Records from a collection
★ ★ ★ ★ ★ ★ ★

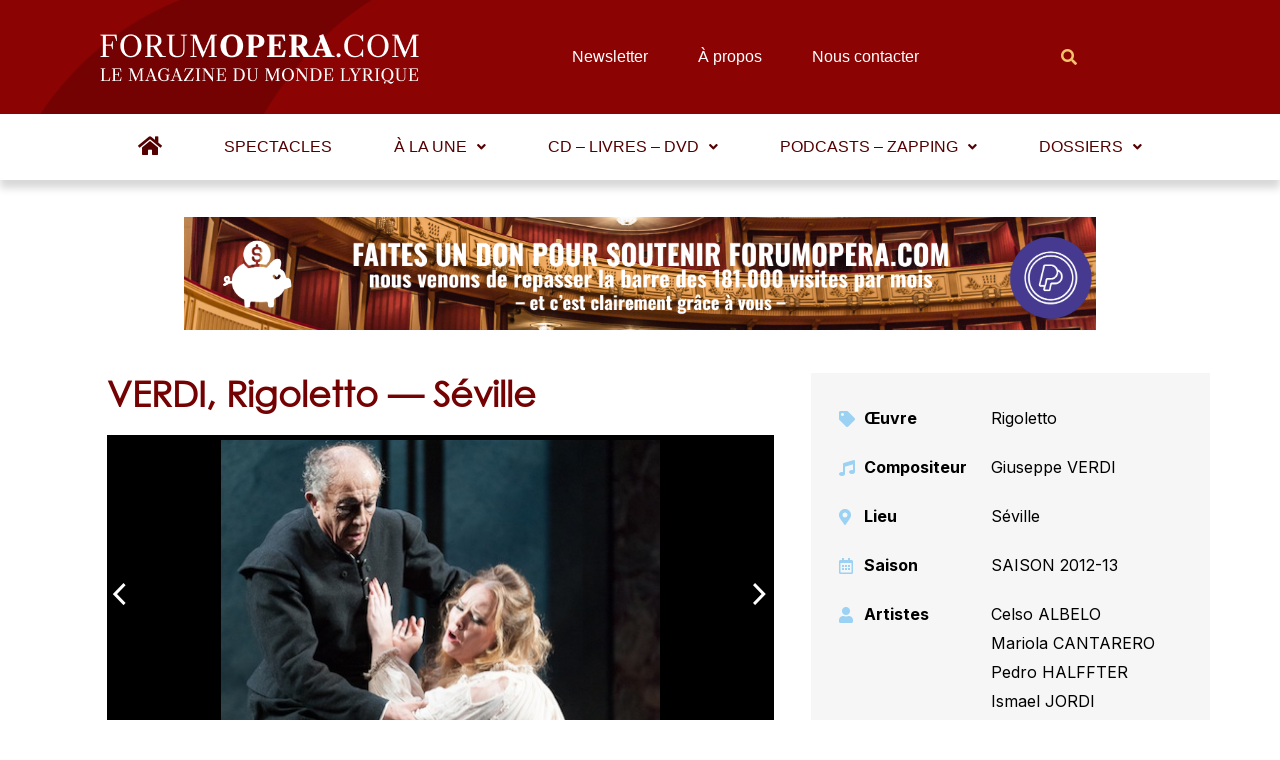

--- FILE ---
content_type: text/html; charset=utf-8
request_url: https://www.google.com/recaptcha/api2/aframe
body_size: 250
content:
<!DOCTYPE HTML><html><head><meta http-equiv="content-type" content="text/html; charset=UTF-8"></head><body><script nonce="XhwqONQxPHMHoNadqm_vvw">/** Anti-fraud and anti-abuse applications only. See google.com/recaptcha */ try{var clients={'sodar':'https://pagead2.googlesyndication.com/pagead/sodar?'};window.addEventListener("message",function(a){try{if(a.source===window.parent){var b=JSON.parse(a.data);var c=clients[b['id']];if(c){var d=document.createElement('img');d.src=c+b['params']+'&rc='+(localStorage.getItem("rc::a")?sessionStorage.getItem("rc::b"):"");window.document.body.appendChild(d);sessionStorage.setItem("rc::e",parseInt(sessionStorage.getItem("rc::e")||0)+1);localStorage.setItem("rc::h",'1769186527065');}}}catch(b){}});window.parent.postMessage("_grecaptcha_ready", "*");}catch(b){}</script></body></html>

★ ★ ★ ★ ★ ★ ★

Activity: Drop every image, please, and write out the data above exactly as shown.

Exercise solution:
--- FILE ---
content_type: text/html; charset=utf-8
request_url: https://www.google.com/recaptcha/api2/aframe
body_size: 250
content:
<!DOCTYPE HTML><html><head><meta http-equiv="content-type" content="text/html; charset=UTF-8"></head><body><script nonce="XhwqONQxPHMHoNadqm_vvw">/** Anti-fraud and anti-abuse applications only. See google.com/recaptcha */ try{var clients={'sodar':'https://pagead2.googlesyndication.com/pagead/sodar?'};window.addEventListener("message",function(a){try{if(a.source===window.parent){var b=JSON.parse(a.data);var c=clients[b['id']];if(c){var d=document.createElement('img');d.src=c+b['params']+'&rc='+(localStorage.getItem("rc::a")?sessionStorage.getItem("rc::b"):"");window.document.body.appendChild(d);sessionStorage.setItem("rc::e",parseInt(sessionStorage.getItem("rc::e")||0)+1);localStorage.setItem("rc::h",'1769186527065');}}}catch(b){}});window.parent.postMessage("_grecaptcha_ready", "*");}catch(b){}</script></body></html>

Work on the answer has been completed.